**Work required**. The material below contains a line with "Panduri nr 9, Focsani |" and a line with "76, Bucuresti |". Copy exactly those two lines and all lines between them.

**Source information**.
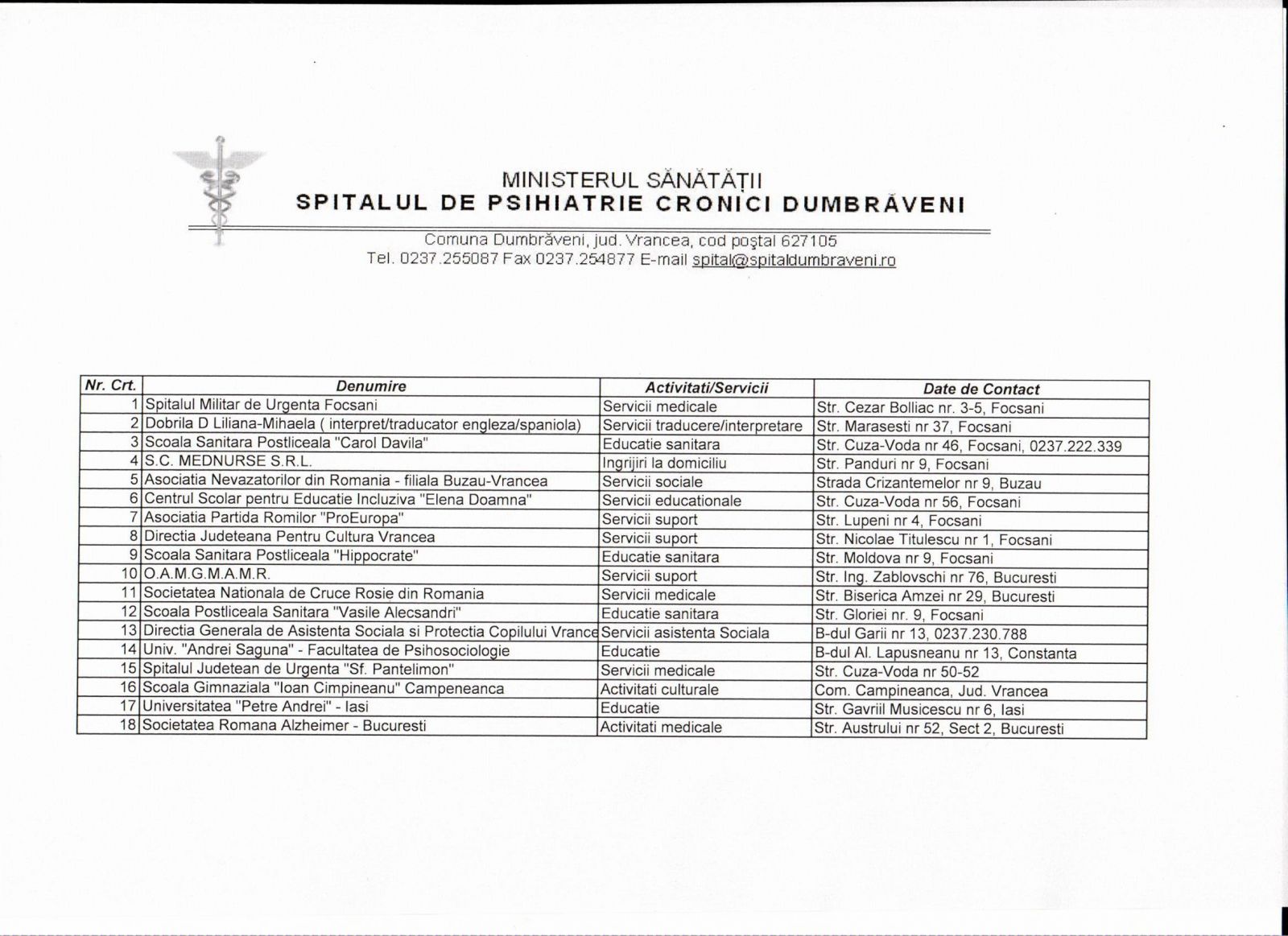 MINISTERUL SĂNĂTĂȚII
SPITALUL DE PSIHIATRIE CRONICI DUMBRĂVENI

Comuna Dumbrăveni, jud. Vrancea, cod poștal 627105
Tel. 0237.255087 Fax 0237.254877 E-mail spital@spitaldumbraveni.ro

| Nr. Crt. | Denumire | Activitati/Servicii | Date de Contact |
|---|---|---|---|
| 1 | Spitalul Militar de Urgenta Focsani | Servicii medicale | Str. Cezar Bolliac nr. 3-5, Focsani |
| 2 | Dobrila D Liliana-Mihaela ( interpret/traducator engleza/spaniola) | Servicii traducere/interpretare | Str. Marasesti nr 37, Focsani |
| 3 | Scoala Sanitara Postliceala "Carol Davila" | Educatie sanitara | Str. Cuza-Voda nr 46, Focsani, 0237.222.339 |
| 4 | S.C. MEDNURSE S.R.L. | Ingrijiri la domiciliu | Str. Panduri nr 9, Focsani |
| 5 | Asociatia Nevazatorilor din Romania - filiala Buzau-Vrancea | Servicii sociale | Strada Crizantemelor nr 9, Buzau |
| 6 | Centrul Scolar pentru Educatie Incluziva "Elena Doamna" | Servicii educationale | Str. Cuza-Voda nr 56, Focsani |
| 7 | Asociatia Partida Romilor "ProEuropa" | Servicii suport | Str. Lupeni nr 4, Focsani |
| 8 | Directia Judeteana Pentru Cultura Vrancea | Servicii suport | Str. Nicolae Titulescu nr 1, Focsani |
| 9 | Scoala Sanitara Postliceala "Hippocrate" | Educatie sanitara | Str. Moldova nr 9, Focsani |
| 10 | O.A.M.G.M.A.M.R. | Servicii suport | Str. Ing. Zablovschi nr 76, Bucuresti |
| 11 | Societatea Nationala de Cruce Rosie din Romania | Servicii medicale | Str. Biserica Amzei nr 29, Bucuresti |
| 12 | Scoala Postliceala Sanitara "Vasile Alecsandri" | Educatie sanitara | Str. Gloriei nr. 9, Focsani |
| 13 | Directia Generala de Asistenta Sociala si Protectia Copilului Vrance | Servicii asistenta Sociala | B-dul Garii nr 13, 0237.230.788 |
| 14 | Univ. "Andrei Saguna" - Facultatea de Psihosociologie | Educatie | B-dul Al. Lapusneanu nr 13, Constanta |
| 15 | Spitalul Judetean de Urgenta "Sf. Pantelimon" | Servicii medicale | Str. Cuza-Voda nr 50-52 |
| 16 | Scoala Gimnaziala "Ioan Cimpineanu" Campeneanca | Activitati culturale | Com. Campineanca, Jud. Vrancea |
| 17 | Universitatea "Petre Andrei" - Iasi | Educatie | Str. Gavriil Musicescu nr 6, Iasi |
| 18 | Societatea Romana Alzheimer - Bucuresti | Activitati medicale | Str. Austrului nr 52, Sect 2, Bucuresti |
---
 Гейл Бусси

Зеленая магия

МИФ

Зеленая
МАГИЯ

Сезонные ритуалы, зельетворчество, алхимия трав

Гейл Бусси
* * *
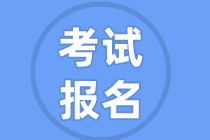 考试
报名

**Task response**.
| 4 | S.C. MEDNURSE S.R.L. | Ingrijiri la domiciliu | Str. Panduri nr 9, Focsani |
| 5 | Asociatia Nevazatorilor din Romania - filiala Buzau-Vrancea | Servicii sociale | Strada Crizantemelor nr 9, Buzau |
| 6 | Centrul Scolar pentru Educatie Incluziva "Elena Doamna" | Servicii educationale | Str. Cuza-Voda nr 56, Focsani |
| 7 | Asociatia Partida Romilor "ProEuropa" | Servicii suport | Str. Lupeni nr 4, Focsani |
| 8 | Directia Judeteana Pentru Cultura Vrancea | Servicii suport | Str. Nicolae Titulescu nr 1, Focsani |
| 9 | Scoala Sanitara Postliceala "Hippocrate" | Educatie sanitara | Str. Moldova nr 9, Focsani |
| 10 | O.A.M.G.M.A.M.R. | Servicii suport | Str. Ing. Zablovschi nr 76, Bucuresti |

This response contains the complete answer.